# [AUFGABE]
Führen Sie den Text über die Corona-Krise und Österreichs Selbstständige im Anschluss an seinen letzten Satz weiter.

# [VORLIEGENDER TEXT]
Corona: Wie geht es Österreichs Selbstständigen?

Leer – auch die Mariahilfer Straße. Für viele Betriebe beginnt jetzt der Überlebenskampf
Selbstständige trifft die Corona-Krise besonders hart. Über Härtefonds und Hilfen für Österreichs Kleinstbetriebe.

Seit knapp einer Woche ist Österreich im Stillstand. Das Land wurde komplett auf Notbetrieb heruntergefahren, sämtliche Geschäfte in nicht alltagsnotwenigen Branchen sind geschlossen. Die Einkaufsstraßen sind ausgestorben, Restaurants und Bars verriegelt, der Konsum so niedrig wie lange nicht.

Für die Wirtschaft bedeutet das einen enormen Verlust, Selbstständige und Freiberufler trifft es besonders hart. Friseure, Fotografen, Grafiker, Unternehmensberater oder Schauspieler – vielen von ihnen brachen die Aufträge von einem Tag auf den anderen vollständig weg. Steuern, Sozialversicherungsbeiträge und Miete aber laufen weiter. Sie stehen vor einem finanziellen Loch.

Geld für die Wirtschaft

Während größere Firmen recht rasch auf eine Neuregelung von Kurzarbeit zurückgreifen oder auf Unterstützung bei Mitarbeiterfreistellungen wegen Kinderbetreuung zählen können – hier wird ein Drittel des Sonderbetreuungsentgelts vom Staat übernommen – sind Solo-Selbstständige auf sich allein gestellt.

# [VORLIEGENDES MATERIAL]
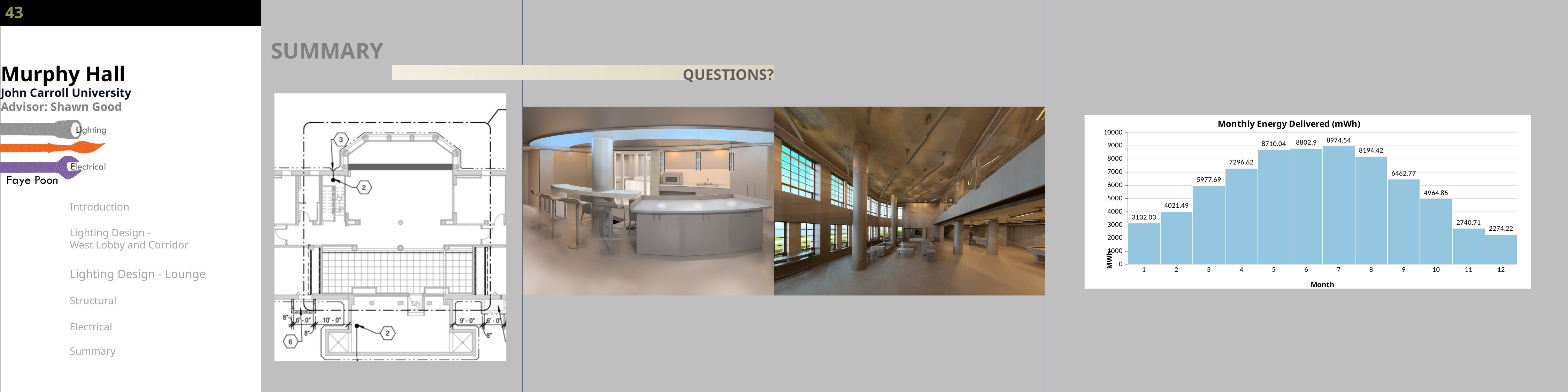
Do the values in the Monthly Energy Delivered chart rise or fall from month 7 to month 12? fall How many months are plotted in the Monthly Energy Delivered chart? 12 What is the value for month 7 in the Monthly Energy Delivered chart? 8974.54 What is the value for month 1 in the Monthly Energy Delivered chart? 3132.03 What kind of chart is shown on the slide? bar chart What is the title of the chart on the slide? Monthly Energy Delivered (mWh) What is the value for month 10 in the Monthly Energy Delivered chart? 4964.85 Which is larger in the Monthly Energy Delivered chart, the value for month 3 or the value for month 9? month 9 Is the value for month 4 in the Monthly Energy Delivered chart greater or less than 7000? greater Which month has the lowest value in the Monthly Energy Delivered chart? 12 What is the difference between the values for month 7 and month 12 in the Monthly Energy Delivered chart? 6700.32 Which month has the highest value in the Monthly Energy Delivered chart? 7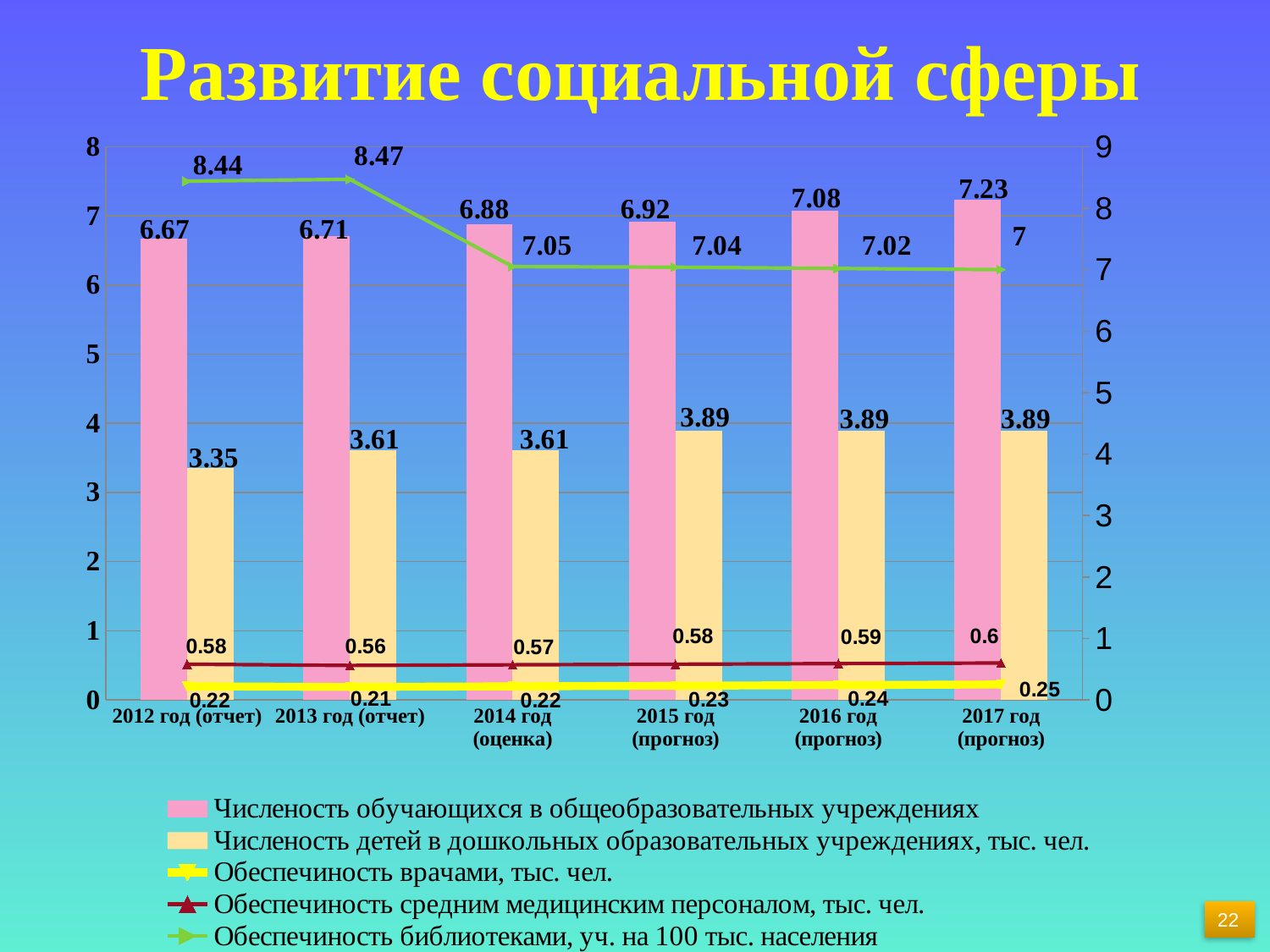
What is the value of 'Обеспечиность библиотеками, уч. на 100 тыс. населения' for 2013 год (отчет)? 8.47 Does 'Численость обучающихся в общеобразовательных учреждениях' rise or fall from 2012 to 2017? rise How many series does the legend list? 5 What is the value of 'Обеспечиность врачами, тыс. чел.' for 2016 год (прогноз)? 0.24 What is the title of the slide chart? Развитие социальной сферы How many year categories are shown on the x axis? 6 What is the difference between 'Численость обучающихся в общеобразовательных учреждениях' in 2017 год (прогноз) and 2012 год (отчет)? 0.56 In which year is 'Численость обучающихся в общеобразовательных учреждениях' the highest? 2017 год (прогноз) What is the value of 'Численость обучающихся в общеобразовательных учреждениях' for 2017 год (прогноз)? 7.23 In which year is 'Обеспечиность библиотеками, уч. на 100 тыс. населения' the lowest? 2017 год (прогноз) Which is larger for 2014 год (оценка): 'Численость обучающихся в общеобразовательных учреждениях' or 'Численость детей в дошкольных образовательных учреждениях, тыс. чел.'? Численость обучающихся в общеобразовательных учреждениях What is the value of 'Численость детей в дошкольных образовательных учреждениях, тыс. чел.' for 2012 год (отчет)? 3.35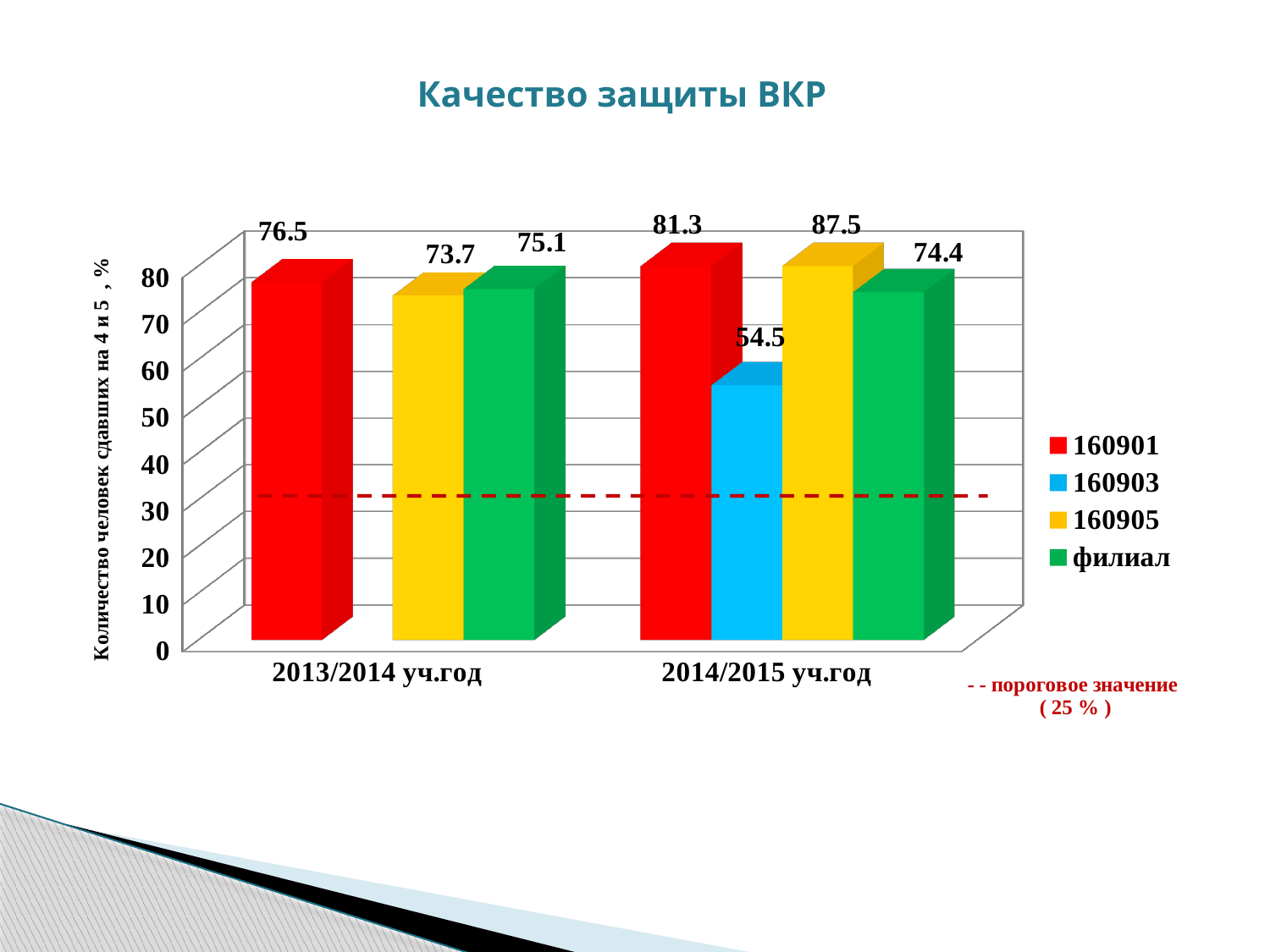
Which series has the highest value in 2014/2015 уч.год? 160905 Which is larger: the value for 160905 in 2013/2014 уч.год or the value for 160905 in 2014/2015 уч.год? 2014/2015 уч.год What kind of chart is shown on the slide? bar chart What is the value for 160903 in 2014/2015 уч.год? 54.5 What is the value for 160901 in 2013/2014 уч.год? 76.5 How many series does the legend list? 4 What is the title of the chart? Качество защиты ВКР What is the value for 160905 in 2014/2015 уч.год? 87.5 Which series has the lowest value in 2014/2015 уч.год? 160903 How many categories are shown on the x axis? 2 What is the value for филиал in 2013/2014 уч.год? 75.1 What is the difference between the 160901 values for 2014/2015 уч.год and 2013/2014 уч.год? 4.8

# [IHRE ANTWORT]
Zwar wurde von der Regierung ein 38 Milliarden Euro schweres Corona-Krisenpaket für die Wirtschaft geschnürt, davon 15 Milliarden als Nothilfe für die am meisten betroffene Branchen. Dieses, sowie die von der Förderbank Austria Wirtschaftsservice (aws) bereitgestellten Überbrückungsgarantien, richten sich primär an Leitbetriebe, gewerbliche und industrielle Klein- und Mittelunternehmen (KMU).

Härtefonds für EPU

Auch für Ein-Personen-Unternehmen (EPU) werde es „Cash on the hand geben“, versprach Vizekanzler Werner Kogler am Montag im Ö1-Journal. Er wisse, viele Selbstständige arbeiten im Prekären.

Zwei Härtefonds für Familien- und Kleinstbetriebe wurden angekündigt, weil „diese Gruppen weder Kurzarbeit noch Garantien beanspruchen können.“ Wie hoch das Bugdet der Härtefonds für EPU ausfällt, wurde erst gestern nach Redaktionsschluss bekanntgegeben.

(Nachtrag: Seit Freitag Vormittag ist bekannt: Der Härtefonds sieht 1 Milliarde Euro für EPU vor. Ansprechpartner und Abwickler wurde die Wirtschaftskammer beauftragt.)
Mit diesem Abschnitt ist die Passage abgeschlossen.